Transcribe each record exactly. Include every one.

━━━ Record excerpts

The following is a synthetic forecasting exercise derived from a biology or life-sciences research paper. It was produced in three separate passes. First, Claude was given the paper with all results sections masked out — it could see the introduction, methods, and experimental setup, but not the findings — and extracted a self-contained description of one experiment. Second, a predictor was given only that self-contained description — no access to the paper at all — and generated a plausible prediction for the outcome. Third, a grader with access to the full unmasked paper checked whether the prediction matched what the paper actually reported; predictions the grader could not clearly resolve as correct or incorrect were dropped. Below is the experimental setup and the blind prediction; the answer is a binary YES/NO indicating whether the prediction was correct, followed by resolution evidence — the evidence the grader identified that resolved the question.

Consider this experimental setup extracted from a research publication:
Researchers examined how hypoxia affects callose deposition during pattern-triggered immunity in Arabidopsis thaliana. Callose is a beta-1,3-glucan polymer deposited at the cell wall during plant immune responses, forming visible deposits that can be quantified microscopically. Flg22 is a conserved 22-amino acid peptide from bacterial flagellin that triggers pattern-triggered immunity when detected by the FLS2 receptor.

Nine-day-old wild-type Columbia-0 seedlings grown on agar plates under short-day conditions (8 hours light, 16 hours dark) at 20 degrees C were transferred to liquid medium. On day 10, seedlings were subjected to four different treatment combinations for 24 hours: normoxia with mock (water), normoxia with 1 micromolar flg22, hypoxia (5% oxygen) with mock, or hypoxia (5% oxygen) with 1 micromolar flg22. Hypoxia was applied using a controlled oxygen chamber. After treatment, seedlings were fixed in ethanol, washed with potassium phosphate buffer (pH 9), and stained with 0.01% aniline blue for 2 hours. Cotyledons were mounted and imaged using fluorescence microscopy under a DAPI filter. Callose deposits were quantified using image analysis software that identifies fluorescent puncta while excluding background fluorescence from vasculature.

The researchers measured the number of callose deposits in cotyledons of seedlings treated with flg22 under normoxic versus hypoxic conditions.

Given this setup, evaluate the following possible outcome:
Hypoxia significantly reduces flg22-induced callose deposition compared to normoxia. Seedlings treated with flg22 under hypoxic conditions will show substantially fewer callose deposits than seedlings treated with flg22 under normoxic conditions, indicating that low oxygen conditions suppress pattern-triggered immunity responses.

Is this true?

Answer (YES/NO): YES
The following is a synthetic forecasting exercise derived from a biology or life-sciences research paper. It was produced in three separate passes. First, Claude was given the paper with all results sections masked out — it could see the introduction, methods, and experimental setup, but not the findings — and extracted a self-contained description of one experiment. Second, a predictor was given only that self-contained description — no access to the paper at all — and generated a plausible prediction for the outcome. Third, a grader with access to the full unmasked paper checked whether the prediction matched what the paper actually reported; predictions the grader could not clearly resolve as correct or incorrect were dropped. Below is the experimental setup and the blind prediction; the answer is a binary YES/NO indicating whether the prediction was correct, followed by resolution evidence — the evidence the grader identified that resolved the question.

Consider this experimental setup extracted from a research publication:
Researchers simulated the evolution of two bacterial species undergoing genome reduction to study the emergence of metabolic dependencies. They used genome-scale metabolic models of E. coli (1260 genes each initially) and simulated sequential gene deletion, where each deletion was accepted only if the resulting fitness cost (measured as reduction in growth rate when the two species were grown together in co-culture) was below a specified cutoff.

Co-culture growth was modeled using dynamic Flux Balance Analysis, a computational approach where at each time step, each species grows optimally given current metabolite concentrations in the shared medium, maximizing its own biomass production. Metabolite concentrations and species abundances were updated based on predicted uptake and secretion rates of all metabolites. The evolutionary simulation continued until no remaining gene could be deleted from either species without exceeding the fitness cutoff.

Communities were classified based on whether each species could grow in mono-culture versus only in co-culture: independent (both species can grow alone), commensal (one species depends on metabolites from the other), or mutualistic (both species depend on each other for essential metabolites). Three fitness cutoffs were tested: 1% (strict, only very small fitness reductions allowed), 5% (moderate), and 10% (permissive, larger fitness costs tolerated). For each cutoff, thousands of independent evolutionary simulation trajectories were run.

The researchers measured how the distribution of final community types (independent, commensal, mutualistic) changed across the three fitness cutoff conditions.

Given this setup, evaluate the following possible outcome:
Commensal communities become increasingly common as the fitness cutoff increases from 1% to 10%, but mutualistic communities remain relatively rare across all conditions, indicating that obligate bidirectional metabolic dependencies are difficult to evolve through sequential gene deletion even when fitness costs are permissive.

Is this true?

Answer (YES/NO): YES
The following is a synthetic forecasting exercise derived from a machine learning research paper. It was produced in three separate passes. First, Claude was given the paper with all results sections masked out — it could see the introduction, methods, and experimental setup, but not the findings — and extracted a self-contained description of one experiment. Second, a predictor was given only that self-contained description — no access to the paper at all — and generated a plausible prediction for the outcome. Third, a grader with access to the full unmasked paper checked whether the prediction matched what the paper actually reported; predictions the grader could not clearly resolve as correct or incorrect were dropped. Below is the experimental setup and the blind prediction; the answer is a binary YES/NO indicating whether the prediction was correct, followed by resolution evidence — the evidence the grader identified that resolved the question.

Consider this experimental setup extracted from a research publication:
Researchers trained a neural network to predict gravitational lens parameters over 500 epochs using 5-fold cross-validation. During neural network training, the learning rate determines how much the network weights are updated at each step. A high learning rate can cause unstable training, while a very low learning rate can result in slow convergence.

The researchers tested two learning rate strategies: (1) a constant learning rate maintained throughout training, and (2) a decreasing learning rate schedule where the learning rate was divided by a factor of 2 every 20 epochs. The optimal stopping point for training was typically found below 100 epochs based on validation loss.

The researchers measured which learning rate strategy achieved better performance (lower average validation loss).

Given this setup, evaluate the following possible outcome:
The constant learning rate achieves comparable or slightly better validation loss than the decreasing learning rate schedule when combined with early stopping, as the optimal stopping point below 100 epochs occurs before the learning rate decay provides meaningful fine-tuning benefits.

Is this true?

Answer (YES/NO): YES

━━━━━━

**Result below**
The following is a synthetic forecasting exercise derived from a biology or life-sciences research paper. It was produced in three separate passes. First, Claude was given the paper with all results sections masked out — it could see the introduction, methods, and experimental setup, but not the findings — and extracted a self-contained description of one experiment. Second, a predictor was given only that self-contained description — no access to the paper at all — and generated a plausible prediction for the outcome. Third, a grader with access to the full unmasked paper checked whether the prediction matched what the paper actually reported; predictions the grader could not clearly resolve as correct or incorrect were dropped. Below is the experimental setup and the blind prediction; the answer is a binary YES/NO indicating whether the prediction was correct, followed by resolution evidence — the evidence the grader identified that resolved the question.

Consider this experimental setup extracted from a research publication:
Researchers examined how hypoxia affects callose deposition during pattern-triggered immunity in Arabidopsis thaliana. Callose is a beta-1,3-glucan polymer deposited at the cell wall during plant immune responses, forming visible deposits that can be quantified microscopically. Flg22 is a conserved 22-amino acid peptide from bacterial flagellin that triggers pattern-triggered immunity when detected by the FLS2 receptor.

Nine-day-old wild-type Columbia-0 seedlings grown on agar plates under short-day conditions (8 hours light, 16 hours dark) at 20 degrees C were transferred to liquid medium. On day 10, seedlings were subjected to four different treatment combinations for 24 hours: normoxia with mock (water), normoxia with 1 micromolar flg22, hypoxia (5% oxygen) with mock, or hypoxia (5% oxygen) with 1 micromolar flg22. Hypoxia was applied using a controlled oxygen chamber. After treatment, seedlings were fixed in ethanol, washed with potassium phosphate buffer (pH 9), and stained with 0.01% aniline blue for 2 hours. Cotyledons were mounted and imaged using fluorescence microscopy under a DAPI filter. Callose deposits were quantified using image analysis software that identifies fluorescent puncta while excluding background fluorescence from vasculature.

The researchers measured the number of callose deposits in cotyledons of seedlings treated with flg22 under normoxic versus hypoxic conditions.

Given this setup, evaluate the following possible outcome:
Hypoxia significantly reduces flg22-induced callose deposition compared to normoxia. Seedlings treated with flg22 under hypoxic conditions will show substantially fewer callose deposits than seedlings treated with flg22 under normoxic conditions, indicating that low oxygen conditions suppress pattern-triggered immunity responses.

Is this true?

Answer (YES/NO): YES
The following is a synthetic forecasting exercise derived from a biology or life-sciences research paper. It was produced in three separate passes. First, Claude was given the paper with all results sections masked out — it could see the introduction, methods, and experimental setup, but not the findings — and extracted a self-contained description of one experiment. Second, a predictor was given only that self-contained description — no access to the paper at all — and generated a plausible prediction for the outcome. Third, a grader with access to the full unmasked paper checked whether the prediction matched what the paper actually reported; predictions the grader could not clearly resolve as correct or incorrect were dropped. Below is the experimental setup and the blind prediction; the answer is a binary YES/NO indicating whether the prediction was correct, followed by resolution evidence — the evidence the grader identified that resolved the question.

Consider this experimental setup extracted from a research publication:
Researchers simulated the evolution of two bacterial species undergoing genome reduction to study the emergence of metabolic dependencies. They used genome-scale metabolic models of E. coli (1260 genes each initially) and simulated sequential gene deletion, where each deletion was accepted only if the resulting fitness cost (measured as reduction in growth rate when the two species were grown together in co-culture) was below a specified cutoff.

Co-culture growth was modeled using dynamic Flux Balance Analysis, a computational approach where at each time step, each species grows optimally given current metabolite concentrations in the shared medium, maximizing its own biomass production. Metabolite concentrations and species abundances were updated based on predicted uptake and secretion rates of all metabolites. The evolutionary simulation continued until no remaining gene could be deleted from either species without exceeding the fitness cutoff.

Communities were classified based on whether each species could grow in mono-culture versus only in co-culture: independent (both species can grow alone), commensal (one species depends on metabolites from the other), or mutualistic (both species depend on each other for essential metabolites). Three fitness cutoffs were tested: 1% (strict, only very small fitness reductions allowed), 5% (moderate), and 10% (permissive, larger fitness costs tolerated). For each cutoff, thousands of independent evolutionary simulation trajectories were run.

The researchers measured how the distribution of final community types (independent, commensal, mutualistic) changed across the three fitness cutoff conditions.

Given this setup, evaluate the following possible outcome:
Commensal communities become increasingly common as the fitness cutoff increases from 1% to 10%, but mutualistic communities remain relatively rare across all conditions, indicating that obligate bidirectional metabolic dependencies are difficult to evolve through sequential gene deletion even when fitness costs are permissive.

Is this true?

Answer (YES/NO): YES
The following is a synthetic forecasting exercise derived from a machine learning research paper. It was produced in three separate passes. First, Claude was given the paper with all results sections masked out — it could see the introduction, methods, and experimental setup, but not the findings — and extracted a self-contained description of one experiment. Second, a predictor was given only that self-contained description — no access to the paper at all — and generated a plausible prediction for the outcome. Third, a grader with access to the full unmasked paper checked whether the prediction matched what the paper actually reported; predictions the grader could not clearly resolve as correct or incorrect were dropped. Below is the experimental setup and the blind prediction; the answer is a binary YES/NO indicating whether the prediction was correct, followed by resolution evidence — the evidence the grader identified that resolved the question.

Consider this experimental setup extracted from a research publication:
Researchers trained a neural network to predict gravitational lens parameters over 500 epochs using 5-fold cross-validation. During neural network training, the learning rate determines how much the network weights are updated at each step. A high learning rate can cause unstable training, while a very low learning rate can result in slow convergence.

The researchers tested two learning rate strategies: (1) a constant learning rate maintained throughout training, and (2) a decreasing learning rate schedule where the learning rate was divided by a factor of 2 every 20 epochs. The optimal stopping point for training was typically found below 100 epochs based on validation loss.

The researchers measured which learning rate strategy achieved better performance (lower average validation loss).

Given this setup, evaluate the following possible outcome:
The constant learning rate achieves comparable or slightly better validation loss than the decreasing learning rate schedule when combined with early stopping, as the optimal stopping point below 100 epochs occurs before the learning rate decay provides meaningful fine-tuning benefits.

Is this true?

Answer (YES/NO): YES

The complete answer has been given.